La zona residenziale di Napoli vista dal drone

L'obiettivo azzeramento entro il 2050

Cosa accadrà in futuro, a partire da questi dati? Secondo Ispra, nel caso in cui la velocità di trasformazione dovesse confermarsi pari a quella attuale anche nei prossimi anni, “il nuovo consumo di suolo può essere stimato in n 1.552 km2 tra il 2020 e il 2050 e invece si dovesse tornare alla velocità media registrata nel periodo 2006-2012, si sfiorerebbero i 3.000 km2 . Nel caso in cui si attuasse una progressiva riduzione della velocità di trasformazione, ipotizzata nel 15% ogni triennio, si avrebbe un incremento delle aree artificiali di oltre 800 km2 , prima dell’azzeramento al 2050”. In pratica, sottolinea l’Istiuto, si tratta di “ valori molto lontani dagli obiettivi di sostenibiità dell’Agenda 2030 che, sulla base delle attuali previsioni demografiche, imporrebbero un saldo negativo del consumo di suolo”. Ciò significa che, a partire dal 2030, la “sostenibilità” dello sviluppo richiederebbe un aumento netto delle aree naturali di 318 km2 o addirittura di 971 km2 che andrebbero recuperati nel caso in cui si volesse anticipare tale obiettivo da subito.  

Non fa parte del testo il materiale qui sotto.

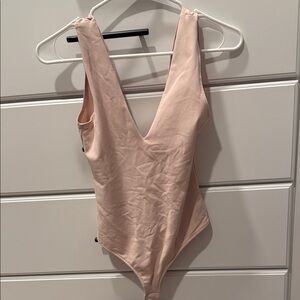 Elegant Pink Bodysuit
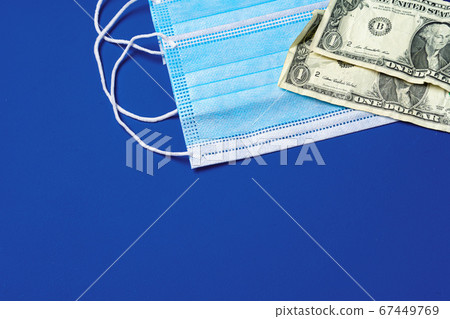 Close up of medical protective masks and american dollar banknotes on blue background 67449769
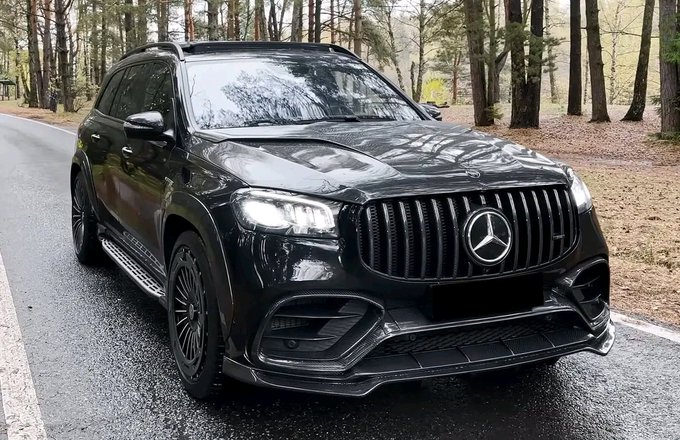 The image features a black Mercedes-Benz SUV parked near some trees, likely on a road. The car appears to be an older model with a long body that adds an air of sophistication to its design. Atop the vehicle sits a large grill with a silver Mercedes logo prominently displayed. In front of this car, there is a white sign with black text written in German. This sign seems to be related to the currency or financial market as it reads: "Grand rising Liquidity is a moat that many meme traders ignore If the USD1 ecosystem continues expanding, projects connected to that liquidity layer gain more than exposure they gain relevance". The image does not include any text or other objects beyond these elements.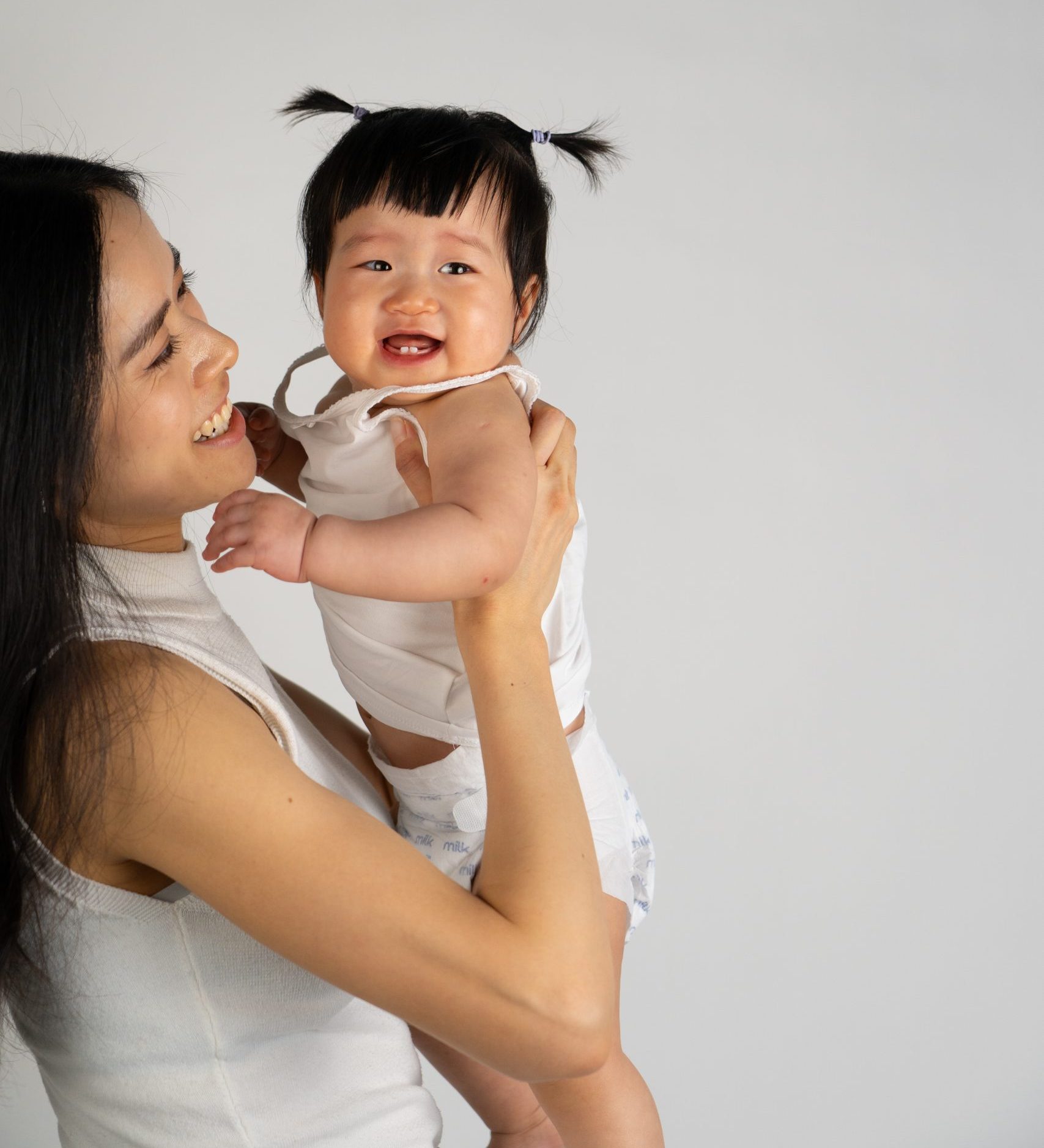 Happy mum holding her child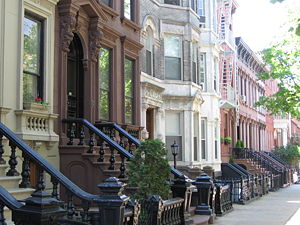 A view down a street with rowhouses in brown, white, and various shades of red.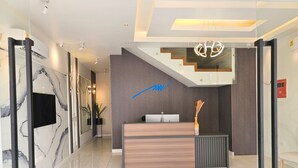A modern reception area with a marble wall, a wooden reception desk, and a staircase with a unique design.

Costi sociali elevatissimi

A quali costi? “Considerando i costi annuali medi dovuti alla perdita di servizi ecosistemici, sia per la componente legata ai flussi, sia per la componente legata allo stock, si può stimare, se fosse confermata la velocità media 2012-2020 anche nei prossimi 10 anni e quindi la crescita dei valori economici dei servizi ecosistemici persi, un costo cumulato complessivo, tra il 2012 e il 2030, compreso tra 81,5 e 99,5 miliardi di euro, praticamente la metà dell’intero Piano nazionale di Ripresa e Resilienza (Pnrr)” conclude Ispra.